Histoire aux trois quarts vraie

L’histoire de mon séjour chez mes amis berrichons, les de T…, commença par une panne mécanique toute bête . Alors que je venais d’informer Maxime et Gabrielle de T… des résultats encourageants de nos recherches sur les O.G.M. à l’I.N.R.A., et que je m’apprêtais à laisser les deux époux sur le perron de leur petit château pour mettre le cap sur le Rouergue , ma Ford Mustang , d’âge canonique il est vrai , fit un caprice de star : elle refusa de démarrer ; j’en fus , vous vous en doutez , très vexé . Que faire ? En cet étrange mois de mai 2015 , on se serait cru en novembre , brouillasse et vent froid dès seize heures . Maxime me fit remarquer avec le sourire que le réparateur automobile le plus proche , à 15 km de là , n’allait pas se déplacer pour mon véhicule avant le lendemain matin ; puis je parlai d’auberge et les deux époux se récrièrent : “Ah, non ! non! Vous n’y pensez pas ! Vous allez dîner avec nous et nous passerons la soirée au coin du feu !” Vous devinez la suite : tout, depuis leur cordiale simplicité jusqu’au feu de bûches dans leur séjour, acheva de me convaincre. Et de fait, après un repas “à la fortune du pot” comme on dit , mais fort savoureux , on se retrouva devant une bonne flambée pour une soirée à l’ancienne. (Devant un bon feu, qui ne se sent pas très à l’aise ? moi, je me sens le frère de nos ancêtres du paléolithique.  … il est vrai que je venais de traverser le Grand Pressigny, célèbre pour ses  silex taillés et autres “livres de beurre” préhistoriques. )
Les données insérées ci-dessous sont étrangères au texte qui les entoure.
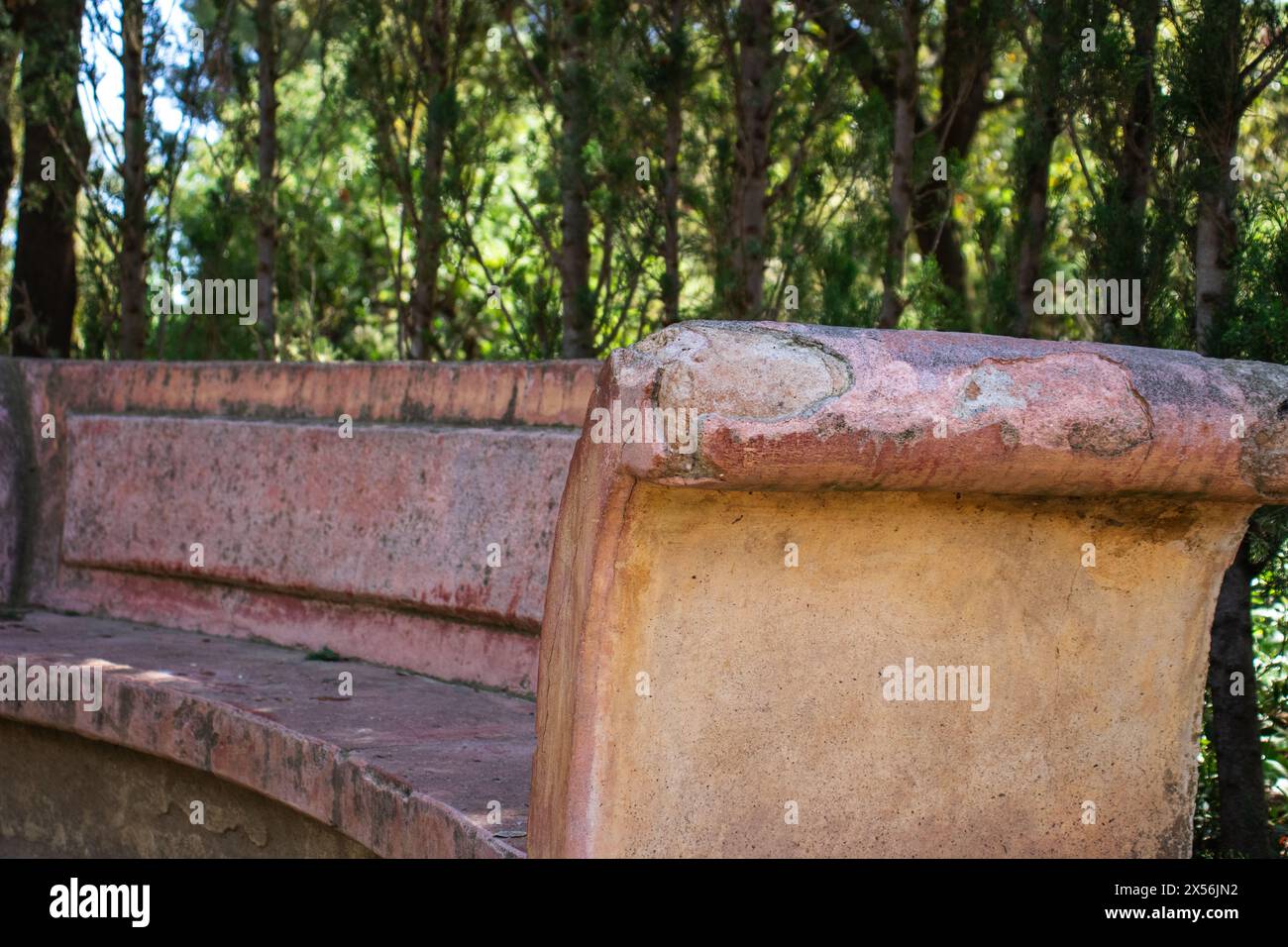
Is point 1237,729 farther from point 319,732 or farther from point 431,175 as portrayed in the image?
point 431,175

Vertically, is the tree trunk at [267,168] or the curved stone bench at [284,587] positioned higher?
the tree trunk at [267,168]

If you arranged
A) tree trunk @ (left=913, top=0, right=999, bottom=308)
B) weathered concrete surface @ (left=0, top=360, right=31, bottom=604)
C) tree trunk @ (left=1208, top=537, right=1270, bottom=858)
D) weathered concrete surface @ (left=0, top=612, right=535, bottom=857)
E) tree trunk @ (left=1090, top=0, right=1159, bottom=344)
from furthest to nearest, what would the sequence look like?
1. tree trunk @ (left=913, top=0, right=999, bottom=308)
2. weathered concrete surface @ (left=0, top=360, right=31, bottom=604)
3. tree trunk @ (left=1090, top=0, right=1159, bottom=344)
4. tree trunk @ (left=1208, top=537, right=1270, bottom=858)
5. weathered concrete surface @ (left=0, top=612, right=535, bottom=857)

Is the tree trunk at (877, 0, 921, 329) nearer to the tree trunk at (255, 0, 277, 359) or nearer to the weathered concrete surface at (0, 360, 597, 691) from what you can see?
the weathered concrete surface at (0, 360, 597, 691)

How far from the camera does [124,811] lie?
4.54 m

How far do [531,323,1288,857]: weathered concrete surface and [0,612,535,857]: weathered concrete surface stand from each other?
523 millimetres

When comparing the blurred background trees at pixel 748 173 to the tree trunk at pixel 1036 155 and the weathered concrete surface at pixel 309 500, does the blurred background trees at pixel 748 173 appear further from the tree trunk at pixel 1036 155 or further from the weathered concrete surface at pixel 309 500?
the weathered concrete surface at pixel 309 500

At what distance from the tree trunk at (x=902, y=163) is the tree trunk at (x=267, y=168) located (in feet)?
12.8

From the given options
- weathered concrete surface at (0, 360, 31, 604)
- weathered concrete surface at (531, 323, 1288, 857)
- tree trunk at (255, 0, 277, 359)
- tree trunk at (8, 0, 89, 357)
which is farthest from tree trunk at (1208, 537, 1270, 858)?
tree trunk at (8, 0, 89, 357)

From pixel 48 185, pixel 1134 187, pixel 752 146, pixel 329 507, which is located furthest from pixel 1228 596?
pixel 48 185

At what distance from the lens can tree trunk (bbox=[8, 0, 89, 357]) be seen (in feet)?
29.4

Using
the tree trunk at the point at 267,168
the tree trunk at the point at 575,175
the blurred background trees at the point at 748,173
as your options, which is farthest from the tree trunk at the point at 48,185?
the tree trunk at the point at 575,175

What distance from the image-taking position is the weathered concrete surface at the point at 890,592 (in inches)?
88.0

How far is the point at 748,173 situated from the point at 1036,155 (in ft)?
5.19
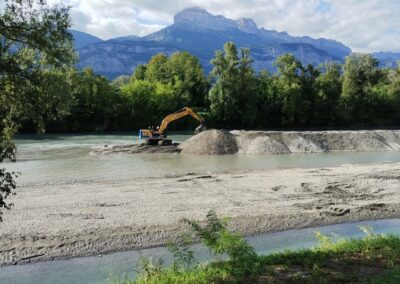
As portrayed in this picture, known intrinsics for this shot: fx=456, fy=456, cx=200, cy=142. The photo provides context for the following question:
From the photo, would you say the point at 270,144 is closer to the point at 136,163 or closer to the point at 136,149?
the point at 136,149

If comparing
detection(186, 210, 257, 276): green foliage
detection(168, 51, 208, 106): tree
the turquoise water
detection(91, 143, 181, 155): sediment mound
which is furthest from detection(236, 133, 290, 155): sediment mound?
detection(168, 51, 208, 106): tree

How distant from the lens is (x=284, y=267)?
366 inches

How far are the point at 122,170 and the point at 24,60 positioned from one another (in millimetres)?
23393

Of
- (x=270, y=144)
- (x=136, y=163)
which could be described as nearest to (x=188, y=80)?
(x=270, y=144)

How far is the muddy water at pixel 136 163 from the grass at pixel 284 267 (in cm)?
1822

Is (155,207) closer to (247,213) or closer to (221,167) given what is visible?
(247,213)

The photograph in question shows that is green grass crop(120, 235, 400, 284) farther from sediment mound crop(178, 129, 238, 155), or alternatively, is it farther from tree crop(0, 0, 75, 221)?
sediment mound crop(178, 129, 238, 155)

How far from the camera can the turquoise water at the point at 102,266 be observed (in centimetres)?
1151

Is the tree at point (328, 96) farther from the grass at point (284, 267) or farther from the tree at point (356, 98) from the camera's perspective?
the grass at point (284, 267)

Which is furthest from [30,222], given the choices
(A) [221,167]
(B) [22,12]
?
(A) [221,167]

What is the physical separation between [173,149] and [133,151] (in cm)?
359

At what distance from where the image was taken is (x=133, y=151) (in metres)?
40.7

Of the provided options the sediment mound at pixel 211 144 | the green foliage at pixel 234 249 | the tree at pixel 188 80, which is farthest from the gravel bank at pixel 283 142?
the tree at pixel 188 80

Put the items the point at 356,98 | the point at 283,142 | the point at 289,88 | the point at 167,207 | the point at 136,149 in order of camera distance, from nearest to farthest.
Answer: the point at 167,207
the point at 136,149
the point at 283,142
the point at 289,88
the point at 356,98
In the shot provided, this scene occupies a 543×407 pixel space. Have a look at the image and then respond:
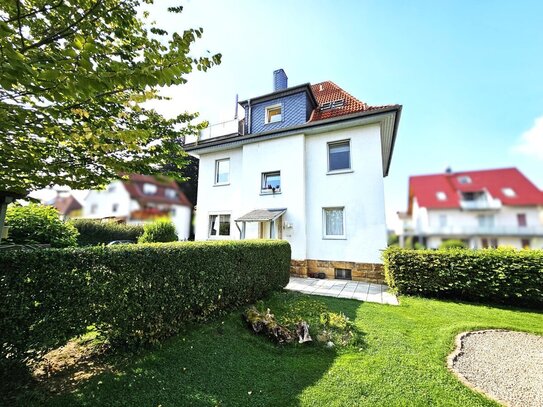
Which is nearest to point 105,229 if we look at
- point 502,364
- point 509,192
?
point 502,364

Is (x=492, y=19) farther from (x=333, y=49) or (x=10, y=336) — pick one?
(x=10, y=336)

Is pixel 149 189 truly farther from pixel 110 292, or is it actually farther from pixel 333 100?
pixel 333 100

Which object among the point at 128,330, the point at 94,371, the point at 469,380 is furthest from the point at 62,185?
the point at 469,380

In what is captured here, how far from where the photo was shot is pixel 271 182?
15.0m

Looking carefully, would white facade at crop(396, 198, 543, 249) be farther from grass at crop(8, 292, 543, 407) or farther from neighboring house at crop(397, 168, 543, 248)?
grass at crop(8, 292, 543, 407)

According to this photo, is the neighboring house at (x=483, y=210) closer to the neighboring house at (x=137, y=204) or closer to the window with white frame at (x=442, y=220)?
the window with white frame at (x=442, y=220)

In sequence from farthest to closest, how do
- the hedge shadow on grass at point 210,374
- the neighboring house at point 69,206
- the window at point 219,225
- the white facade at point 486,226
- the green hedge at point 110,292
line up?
1. the window at point 219,225
2. the white facade at point 486,226
3. the hedge shadow on grass at point 210,374
4. the green hedge at point 110,292
5. the neighboring house at point 69,206

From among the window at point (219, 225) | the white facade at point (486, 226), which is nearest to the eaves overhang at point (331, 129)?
the window at point (219, 225)

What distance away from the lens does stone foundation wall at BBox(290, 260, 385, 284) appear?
11.7m

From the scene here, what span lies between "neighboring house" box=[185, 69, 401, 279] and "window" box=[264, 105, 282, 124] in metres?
0.06

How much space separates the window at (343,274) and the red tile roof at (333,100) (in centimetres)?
843

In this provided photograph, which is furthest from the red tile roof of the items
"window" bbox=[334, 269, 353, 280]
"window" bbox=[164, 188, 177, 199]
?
Answer: "window" bbox=[164, 188, 177, 199]

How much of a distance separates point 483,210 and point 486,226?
0.97 m

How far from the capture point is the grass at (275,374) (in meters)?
3.28
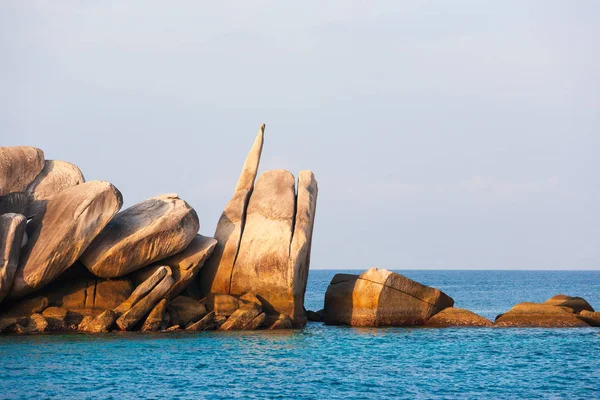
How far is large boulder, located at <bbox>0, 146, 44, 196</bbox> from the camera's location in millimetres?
39000

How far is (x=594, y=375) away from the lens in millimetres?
30938

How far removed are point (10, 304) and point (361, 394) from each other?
17.7 metres

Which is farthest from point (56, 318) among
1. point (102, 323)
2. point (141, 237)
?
point (141, 237)

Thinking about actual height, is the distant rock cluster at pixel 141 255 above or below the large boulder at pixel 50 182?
below

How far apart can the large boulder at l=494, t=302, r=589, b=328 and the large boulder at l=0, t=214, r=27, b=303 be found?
23703mm

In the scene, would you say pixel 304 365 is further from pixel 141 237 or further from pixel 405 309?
pixel 405 309

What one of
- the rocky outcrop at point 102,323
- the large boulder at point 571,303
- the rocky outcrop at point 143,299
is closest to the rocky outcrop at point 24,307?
the rocky outcrop at point 102,323

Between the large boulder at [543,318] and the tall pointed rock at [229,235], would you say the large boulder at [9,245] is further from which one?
the large boulder at [543,318]

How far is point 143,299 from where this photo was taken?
3747 cm

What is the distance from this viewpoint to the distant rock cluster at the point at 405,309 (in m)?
42.0

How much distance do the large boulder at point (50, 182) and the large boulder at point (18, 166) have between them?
341mm

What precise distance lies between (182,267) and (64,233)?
235 inches

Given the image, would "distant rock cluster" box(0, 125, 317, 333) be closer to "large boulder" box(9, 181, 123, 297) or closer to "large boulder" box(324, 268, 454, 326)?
"large boulder" box(9, 181, 123, 297)

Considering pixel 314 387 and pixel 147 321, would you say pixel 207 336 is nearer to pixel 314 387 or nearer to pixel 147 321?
pixel 147 321
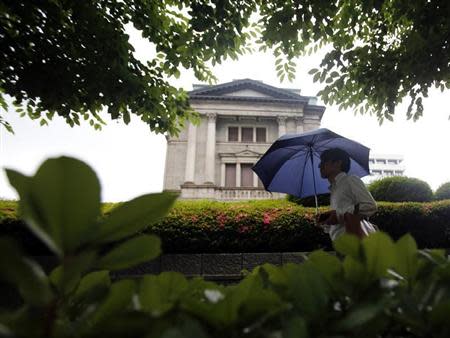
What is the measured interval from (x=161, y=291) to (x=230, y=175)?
1026 inches

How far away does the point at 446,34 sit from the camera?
3.82m

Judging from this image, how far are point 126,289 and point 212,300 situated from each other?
0.12 meters

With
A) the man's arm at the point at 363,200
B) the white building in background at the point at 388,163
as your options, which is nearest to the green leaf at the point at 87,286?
the man's arm at the point at 363,200

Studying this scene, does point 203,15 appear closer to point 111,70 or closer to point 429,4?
point 111,70

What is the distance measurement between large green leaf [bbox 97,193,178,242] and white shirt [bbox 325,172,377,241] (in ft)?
9.34

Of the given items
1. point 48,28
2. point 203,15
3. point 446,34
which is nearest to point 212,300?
point 203,15

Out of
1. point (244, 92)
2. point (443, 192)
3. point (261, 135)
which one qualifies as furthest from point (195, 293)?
point (244, 92)

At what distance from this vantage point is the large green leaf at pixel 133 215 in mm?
331

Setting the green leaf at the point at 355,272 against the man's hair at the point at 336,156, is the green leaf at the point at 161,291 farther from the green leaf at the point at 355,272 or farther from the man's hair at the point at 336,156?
the man's hair at the point at 336,156

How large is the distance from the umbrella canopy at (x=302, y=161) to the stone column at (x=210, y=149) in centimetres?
2038

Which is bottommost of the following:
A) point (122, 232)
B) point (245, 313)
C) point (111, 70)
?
point (245, 313)

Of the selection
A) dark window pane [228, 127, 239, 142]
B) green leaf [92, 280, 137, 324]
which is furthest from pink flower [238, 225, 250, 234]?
dark window pane [228, 127, 239, 142]

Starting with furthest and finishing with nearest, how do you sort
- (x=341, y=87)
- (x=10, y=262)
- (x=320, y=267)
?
(x=341, y=87) < (x=320, y=267) < (x=10, y=262)

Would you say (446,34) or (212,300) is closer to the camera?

Notre conversation ce soir- là  porta sur cette province assez secrète mais étonnante qu’est le Berry ; et de là, elle en vint à l’histoire du château qui m’accueillait. Ce qui amena Maxime de T…à nous faire ce récit :

“On ne saurait comprendre cette histoire sans se reporter à 1815, au retour en France de Louis XVIII après Waterloo . Nos manuels d’histoire mentionnent la Charte ,  les appétits et l’aveuglement des émigrés revenus au pays , les mesures impopulaires . Mais disons que le gouvernement d’alors essaya  de redonner à la France son rang .Songez que Talleyrand en était . On s’aperçoit alors , entre autres choses , que notre économie a pris beaucoup de retard dans un domaine particulier : l’amélioration de la race chevaline . En France , les chevaux (omniprésents) sont vigoureux , ils tirent  de lourdes charges après avoir tiré des canons , mais la France n’a pas , contrairement à l’Angleterre , de coursiers au corps fin et élégant , si prisés par les cavaliers ni de petits chevaux rapides convenant à des voitures légères .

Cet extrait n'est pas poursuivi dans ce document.